Özgürlük için Hukukçular Derneği (ÖHD) üyesi 11 avukat ile kapatılan Tutuklu Aileleriyle Dayanışma Derneği (TUAD) üyesi 38 kişinin "örgüt üyesi olmak" ve örgüt propagandası yapmak" iddiasıyla yargılandığı davanın duruşması 3'üncü günde devam etti. İstanbul 14'üncü Ağır Ceza Mahkemesi'nde savunmalarla devam eden davada, savunma yapan avukatlardan Tamer Doğan, Kürt halkıyla dayanışma gösterdikleri için yargılandıklarını söyledi.

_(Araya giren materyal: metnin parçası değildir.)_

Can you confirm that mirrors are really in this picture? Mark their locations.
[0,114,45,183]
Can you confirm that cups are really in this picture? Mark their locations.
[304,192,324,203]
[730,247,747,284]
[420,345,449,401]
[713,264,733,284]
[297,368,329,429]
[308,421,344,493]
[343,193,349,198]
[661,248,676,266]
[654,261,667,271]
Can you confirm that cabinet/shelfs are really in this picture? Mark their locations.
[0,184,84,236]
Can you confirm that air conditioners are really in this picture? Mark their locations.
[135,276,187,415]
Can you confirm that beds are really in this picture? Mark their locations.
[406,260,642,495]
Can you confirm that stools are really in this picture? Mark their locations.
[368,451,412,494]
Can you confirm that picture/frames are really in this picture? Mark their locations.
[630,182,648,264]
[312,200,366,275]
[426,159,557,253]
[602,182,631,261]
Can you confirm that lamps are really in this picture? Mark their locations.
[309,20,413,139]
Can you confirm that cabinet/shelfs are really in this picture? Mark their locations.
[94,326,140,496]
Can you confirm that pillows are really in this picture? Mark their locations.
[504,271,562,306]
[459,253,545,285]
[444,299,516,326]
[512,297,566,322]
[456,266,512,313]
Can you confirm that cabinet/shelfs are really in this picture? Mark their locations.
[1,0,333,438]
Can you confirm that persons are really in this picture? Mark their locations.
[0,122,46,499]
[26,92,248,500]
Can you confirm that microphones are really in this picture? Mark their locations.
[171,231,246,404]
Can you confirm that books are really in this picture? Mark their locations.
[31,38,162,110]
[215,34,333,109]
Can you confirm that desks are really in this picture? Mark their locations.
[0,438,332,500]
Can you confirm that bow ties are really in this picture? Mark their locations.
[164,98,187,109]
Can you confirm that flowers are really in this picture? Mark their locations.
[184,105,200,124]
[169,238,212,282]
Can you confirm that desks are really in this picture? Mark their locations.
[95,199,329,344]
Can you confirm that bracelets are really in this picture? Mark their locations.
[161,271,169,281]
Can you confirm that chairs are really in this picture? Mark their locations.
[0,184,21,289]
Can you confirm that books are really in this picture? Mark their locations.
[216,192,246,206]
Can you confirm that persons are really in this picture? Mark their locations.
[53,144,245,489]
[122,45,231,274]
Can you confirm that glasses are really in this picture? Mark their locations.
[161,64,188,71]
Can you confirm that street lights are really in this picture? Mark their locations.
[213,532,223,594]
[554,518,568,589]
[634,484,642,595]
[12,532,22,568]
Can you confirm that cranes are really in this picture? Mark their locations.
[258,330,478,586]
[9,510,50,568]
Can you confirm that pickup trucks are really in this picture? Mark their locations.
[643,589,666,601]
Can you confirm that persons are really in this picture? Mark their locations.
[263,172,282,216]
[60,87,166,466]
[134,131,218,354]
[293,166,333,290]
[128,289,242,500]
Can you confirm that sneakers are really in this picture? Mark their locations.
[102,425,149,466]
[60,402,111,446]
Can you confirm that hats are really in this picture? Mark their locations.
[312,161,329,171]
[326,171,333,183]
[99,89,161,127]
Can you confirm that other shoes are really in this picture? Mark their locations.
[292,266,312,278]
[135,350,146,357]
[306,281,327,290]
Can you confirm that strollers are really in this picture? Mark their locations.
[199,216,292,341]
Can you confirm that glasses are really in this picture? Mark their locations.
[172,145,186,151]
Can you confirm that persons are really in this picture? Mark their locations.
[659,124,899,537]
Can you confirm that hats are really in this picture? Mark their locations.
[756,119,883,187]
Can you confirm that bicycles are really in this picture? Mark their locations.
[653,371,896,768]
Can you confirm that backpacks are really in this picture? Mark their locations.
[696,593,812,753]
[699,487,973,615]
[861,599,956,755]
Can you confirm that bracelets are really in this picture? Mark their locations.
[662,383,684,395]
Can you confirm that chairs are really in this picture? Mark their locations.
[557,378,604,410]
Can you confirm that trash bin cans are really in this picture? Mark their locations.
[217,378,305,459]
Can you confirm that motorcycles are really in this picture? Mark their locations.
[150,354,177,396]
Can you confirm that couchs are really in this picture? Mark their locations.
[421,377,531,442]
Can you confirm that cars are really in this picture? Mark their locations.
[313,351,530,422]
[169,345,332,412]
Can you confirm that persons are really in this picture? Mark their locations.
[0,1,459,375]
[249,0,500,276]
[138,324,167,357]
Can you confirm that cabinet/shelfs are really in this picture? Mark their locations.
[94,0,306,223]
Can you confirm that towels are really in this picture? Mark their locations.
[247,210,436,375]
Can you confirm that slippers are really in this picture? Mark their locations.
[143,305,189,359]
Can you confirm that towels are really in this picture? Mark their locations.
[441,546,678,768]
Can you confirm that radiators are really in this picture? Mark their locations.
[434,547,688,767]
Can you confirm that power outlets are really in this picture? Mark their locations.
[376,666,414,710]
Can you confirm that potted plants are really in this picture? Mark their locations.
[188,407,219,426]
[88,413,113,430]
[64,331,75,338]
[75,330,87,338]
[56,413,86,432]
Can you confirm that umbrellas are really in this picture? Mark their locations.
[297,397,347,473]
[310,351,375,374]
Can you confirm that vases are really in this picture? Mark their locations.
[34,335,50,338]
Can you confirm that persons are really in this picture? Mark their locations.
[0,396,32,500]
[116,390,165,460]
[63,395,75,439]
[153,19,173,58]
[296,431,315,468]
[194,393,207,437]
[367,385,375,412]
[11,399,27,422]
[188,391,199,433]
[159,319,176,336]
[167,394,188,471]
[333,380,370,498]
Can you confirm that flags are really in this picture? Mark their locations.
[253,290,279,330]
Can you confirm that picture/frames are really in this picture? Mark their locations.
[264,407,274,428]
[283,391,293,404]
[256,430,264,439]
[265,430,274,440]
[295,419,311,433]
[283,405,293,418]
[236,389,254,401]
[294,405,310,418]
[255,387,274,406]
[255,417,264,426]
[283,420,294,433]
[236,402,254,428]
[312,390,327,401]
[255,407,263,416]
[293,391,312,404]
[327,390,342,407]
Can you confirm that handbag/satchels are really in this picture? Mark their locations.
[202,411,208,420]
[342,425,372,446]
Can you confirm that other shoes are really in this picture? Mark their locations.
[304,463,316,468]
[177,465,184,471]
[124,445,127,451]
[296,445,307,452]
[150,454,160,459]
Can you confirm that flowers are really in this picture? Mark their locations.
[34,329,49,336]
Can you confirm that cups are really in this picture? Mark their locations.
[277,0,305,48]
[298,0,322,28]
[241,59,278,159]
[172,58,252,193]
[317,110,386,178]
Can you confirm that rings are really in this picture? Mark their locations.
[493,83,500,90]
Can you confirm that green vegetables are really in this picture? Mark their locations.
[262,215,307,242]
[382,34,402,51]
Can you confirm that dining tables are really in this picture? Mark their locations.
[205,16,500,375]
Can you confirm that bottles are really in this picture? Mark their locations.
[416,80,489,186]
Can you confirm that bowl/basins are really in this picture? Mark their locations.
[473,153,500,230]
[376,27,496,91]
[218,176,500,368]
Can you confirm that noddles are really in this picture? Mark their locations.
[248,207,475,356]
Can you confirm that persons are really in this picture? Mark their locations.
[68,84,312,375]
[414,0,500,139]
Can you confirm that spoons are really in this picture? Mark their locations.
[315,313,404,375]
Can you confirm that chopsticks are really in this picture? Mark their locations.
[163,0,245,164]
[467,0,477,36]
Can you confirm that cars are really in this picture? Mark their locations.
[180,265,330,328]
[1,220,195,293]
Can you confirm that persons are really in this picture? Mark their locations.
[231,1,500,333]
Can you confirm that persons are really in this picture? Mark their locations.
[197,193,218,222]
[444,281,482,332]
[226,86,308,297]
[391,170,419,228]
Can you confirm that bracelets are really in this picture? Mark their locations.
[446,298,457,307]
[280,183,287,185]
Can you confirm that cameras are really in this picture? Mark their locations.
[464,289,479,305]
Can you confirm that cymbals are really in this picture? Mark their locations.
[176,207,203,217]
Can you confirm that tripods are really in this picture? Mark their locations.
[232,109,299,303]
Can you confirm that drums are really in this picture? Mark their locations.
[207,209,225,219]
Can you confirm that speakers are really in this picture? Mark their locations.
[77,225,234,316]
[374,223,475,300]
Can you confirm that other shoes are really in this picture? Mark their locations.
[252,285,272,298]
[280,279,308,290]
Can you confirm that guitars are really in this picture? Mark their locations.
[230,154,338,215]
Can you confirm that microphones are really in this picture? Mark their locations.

Sokağa çıkma yasaklarında hak ihlallerini tespit etmek için kurdukları "Diren Cizre" whatsapp grubunun yargılamaya konu edindiğini hatırlatan Doğan, daha önce yine bu grubun suçlama konusu yapıldığı bir yargılamada beraat ettiklerini kaydetti. İstanbul seçimlerinin sol ittifakın kazanmasının ardından hedef gösterildiklerini belirten Doğan, "Hemen Fırat Epözdemir'i gözaltına aldılar ve ardından sanal medyada 'Diren Cizre' grubu paylaşıldı tekrar bunun propagandası yapıldı. Dosyada yeni bir delil yoktu. Ancak Fırat tutuklandı. Ama biz tekrar bu grup gerekçe gösterilerek, yargılanıyoruz" dedi.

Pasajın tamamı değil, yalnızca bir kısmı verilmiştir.